Whichever scenario you seek to pursue, it is worth remembering that you may need to finance the purchase with cash reserves, because a lender is unlikely to offer you a mortgage with a sitting tenant. But the lower purchase price will also most likely reflect this.

Is selling a property with a sitting tenant a problem?

It can become a headache to sell a property with a sitting tenant, but it largely depends on what kind of landlord you are and what kind of relationship you have with your tenants. It is quite easy to ‘clear the decks’ and serve a Section 21 notice to evict the tenants, and therefore create a vacant property which you can put on the market to sell. Equally, if the tenants are good and you have a favourable relationship with them, you should be able to sell to a respective landlord who will be attracted by tenants in situ, instant cash income and a relatively simple transfer of ownership.

As a landlord, if you maintain a good relationship with your tenants, most will be understanding if you give them a good amount of notice of your intentions to sell, even if that means evicting them. It is not unusual for a landlord to sell a property after all, plus most people who rent accept that it is a temporary arrangement, and giving a tenant good notice and keeping them informed throughout the process is all you can reasonably do. Some tenants, however, might be more of a problem if they have less inclination to move or are naturally less accommodating to your ambitions.

In technical terms, there is not much difference in the legal process between selling a property that is vacant, and selling one that has sitting tenants. But what is definitely beyond debate is that a property with sitting tenants is less attractive to the market, and is only really marketable to another landlord, or someone who doesn’t mind the complications and hassle of evicting tenants. As the property owner, you may decide that it is worth waiting until the tenancy agreement ends before selling the property, in this case you must inform the tenant that the agreement won’t be renewed. If you take this course of action, or decide to evict the tenant before marketing the property, you need to remember that it can take up to six months to sell a property, and this will be a period of time where the property will be empty and you will have no rental income. Is that something you can accommodate?
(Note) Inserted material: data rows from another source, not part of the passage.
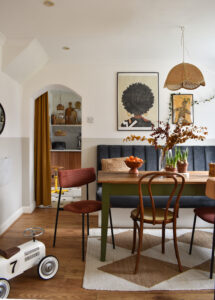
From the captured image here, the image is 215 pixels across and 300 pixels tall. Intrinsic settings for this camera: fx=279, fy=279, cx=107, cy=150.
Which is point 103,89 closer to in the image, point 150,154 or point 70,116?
point 150,154

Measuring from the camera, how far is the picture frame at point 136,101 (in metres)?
4.60

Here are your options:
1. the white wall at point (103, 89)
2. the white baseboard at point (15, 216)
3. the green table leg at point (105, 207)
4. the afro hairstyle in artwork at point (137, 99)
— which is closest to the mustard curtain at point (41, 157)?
the white baseboard at point (15, 216)

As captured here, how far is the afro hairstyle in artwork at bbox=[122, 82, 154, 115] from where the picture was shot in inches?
181

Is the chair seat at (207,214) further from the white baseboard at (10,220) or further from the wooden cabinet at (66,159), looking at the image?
the wooden cabinet at (66,159)

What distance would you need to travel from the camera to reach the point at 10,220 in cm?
394

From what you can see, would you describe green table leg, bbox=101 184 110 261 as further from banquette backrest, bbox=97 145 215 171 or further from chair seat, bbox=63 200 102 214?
banquette backrest, bbox=97 145 215 171

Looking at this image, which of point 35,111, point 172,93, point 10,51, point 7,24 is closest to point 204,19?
point 172,93

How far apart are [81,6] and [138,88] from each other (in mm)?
2031

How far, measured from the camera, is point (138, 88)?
460 cm

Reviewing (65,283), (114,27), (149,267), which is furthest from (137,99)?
(65,283)

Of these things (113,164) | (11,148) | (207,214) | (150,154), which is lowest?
(207,214)

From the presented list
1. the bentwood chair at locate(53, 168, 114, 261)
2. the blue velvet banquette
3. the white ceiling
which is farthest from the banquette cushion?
the white ceiling

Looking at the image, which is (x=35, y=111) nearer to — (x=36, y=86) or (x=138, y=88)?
(x=36, y=86)

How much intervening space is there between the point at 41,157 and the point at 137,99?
1957 mm
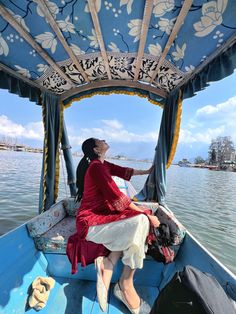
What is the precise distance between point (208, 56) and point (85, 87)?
1.73m

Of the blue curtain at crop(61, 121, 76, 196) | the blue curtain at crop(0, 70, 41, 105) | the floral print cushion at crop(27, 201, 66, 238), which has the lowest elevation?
the floral print cushion at crop(27, 201, 66, 238)

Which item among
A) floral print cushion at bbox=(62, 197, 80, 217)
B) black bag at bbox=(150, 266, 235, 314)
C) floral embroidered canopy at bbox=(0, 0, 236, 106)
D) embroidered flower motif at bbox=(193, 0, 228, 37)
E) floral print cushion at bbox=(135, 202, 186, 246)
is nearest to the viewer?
black bag at bbox=(150, 266, 235, 314)

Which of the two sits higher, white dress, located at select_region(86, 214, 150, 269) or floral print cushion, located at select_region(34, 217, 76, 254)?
white dress, located at select_region(86, 214, 150, 269)

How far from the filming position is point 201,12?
48.5 inches

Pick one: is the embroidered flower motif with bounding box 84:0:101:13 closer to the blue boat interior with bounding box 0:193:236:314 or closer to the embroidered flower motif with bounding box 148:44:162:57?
the embroidered flower motif with bounding box 148:44:162:57

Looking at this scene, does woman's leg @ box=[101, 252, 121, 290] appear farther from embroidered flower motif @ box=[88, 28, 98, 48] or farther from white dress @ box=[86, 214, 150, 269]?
embroidered flower motif @ box=[88, 28, 98, 48]

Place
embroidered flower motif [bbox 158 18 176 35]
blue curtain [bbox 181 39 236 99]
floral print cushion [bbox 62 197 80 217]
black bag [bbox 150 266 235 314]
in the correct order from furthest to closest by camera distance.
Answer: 1. floral print cushion [bbox 62 197 80 217]
2. blue curtain [bbox 181 39 236 99]
3. embroidered flower motif [bbox 158 18 176 35]
4. black bag [bbox 150 266 235 314]

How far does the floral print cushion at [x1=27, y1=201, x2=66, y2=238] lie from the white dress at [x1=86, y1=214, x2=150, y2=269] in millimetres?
661

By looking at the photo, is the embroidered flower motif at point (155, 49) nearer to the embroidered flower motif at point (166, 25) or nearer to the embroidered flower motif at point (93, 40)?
the embroidered flower motif at point (166, 25)

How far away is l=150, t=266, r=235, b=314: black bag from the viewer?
0.83m

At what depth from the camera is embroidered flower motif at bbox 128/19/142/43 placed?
4.64 ft

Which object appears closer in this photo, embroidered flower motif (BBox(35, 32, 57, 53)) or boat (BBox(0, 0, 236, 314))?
boat (BBox(0, 0, 236, 314))

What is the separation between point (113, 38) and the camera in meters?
1.65

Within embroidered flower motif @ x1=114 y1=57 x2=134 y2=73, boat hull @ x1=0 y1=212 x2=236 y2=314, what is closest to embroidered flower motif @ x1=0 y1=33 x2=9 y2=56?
embroidered flower motif @ x1=114 y1=57 x2=134 y2=73
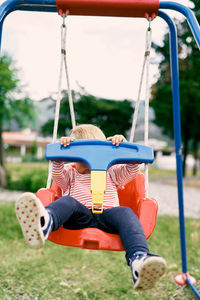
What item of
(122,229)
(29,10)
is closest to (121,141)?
(122,229)

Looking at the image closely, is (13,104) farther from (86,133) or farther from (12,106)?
(86,133)

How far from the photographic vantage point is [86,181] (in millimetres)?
1973

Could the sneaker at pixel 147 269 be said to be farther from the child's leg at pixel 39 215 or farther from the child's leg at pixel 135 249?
the child's leg at pixel 39 215

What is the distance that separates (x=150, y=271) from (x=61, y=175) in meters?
0.86

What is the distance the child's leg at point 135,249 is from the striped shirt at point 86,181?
0.17 meters

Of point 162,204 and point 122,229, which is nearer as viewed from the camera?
point 122,229

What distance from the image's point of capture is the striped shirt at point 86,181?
6.17ft

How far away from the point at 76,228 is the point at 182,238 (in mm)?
1194

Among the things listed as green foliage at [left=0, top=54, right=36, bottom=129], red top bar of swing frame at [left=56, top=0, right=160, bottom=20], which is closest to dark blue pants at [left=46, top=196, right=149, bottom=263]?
red top bar of swing frame at [left=56, top=0, right=160, bottom=20]

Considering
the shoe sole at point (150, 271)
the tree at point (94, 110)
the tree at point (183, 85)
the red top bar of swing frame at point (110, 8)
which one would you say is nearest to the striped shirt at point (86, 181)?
the shoe sole at point (150, 271)

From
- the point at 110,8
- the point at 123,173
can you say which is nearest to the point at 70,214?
the point at 123,173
The flipside of this is that selling a property with a sitting tenant helps with your cash flow as a landlord, because you will have steady income all the way until contracts are exchanged, which could be vital in helping you finance another property purchase at the same time.

A final consideration when looking to sell a property with a sitting tenant, is if that tenant has ‘security of tenure’ under the Rent Act 1977, as discussed above. These tenancies are not very attractive in terms of passing them on between owners. In fact many such properties end up being sold at auction, almost always under the market value, because prospective buyers are so few.

What should I do if I have a sitting tenant?

The best thing you can do as a landlord with an existing sitting tenant is to seek professional legal advice about where you stand. Your course of action depends on your investment ambitions, in terms of do you want to sell to another landlord and keep the tenants on, or do you wish to have the property vacant to increase the market value? Either way there is a process you need to go through, and a legal expert can advise you on this.

If you are purchasing a property with a sitting tenant, then the same advice applies in terms of seeking expert legal opinion. If you are keeping the tenants on then you should introduce yourself and explain the process of transferring the tenancy. This will involve serving an S3 notice and an S47/S48 notice, which effectively informs the tenants officially of the transfer of ownership, but that their tenancy agreement continues unchanged. The landlord should also transfer the tenant’s deposit from one protection scheme to a new one. And of course, if it is your intention to evict the tenants you must inform them of this via a Section 21 notice, and give them a fair and reasonable period in which to find a new rental property.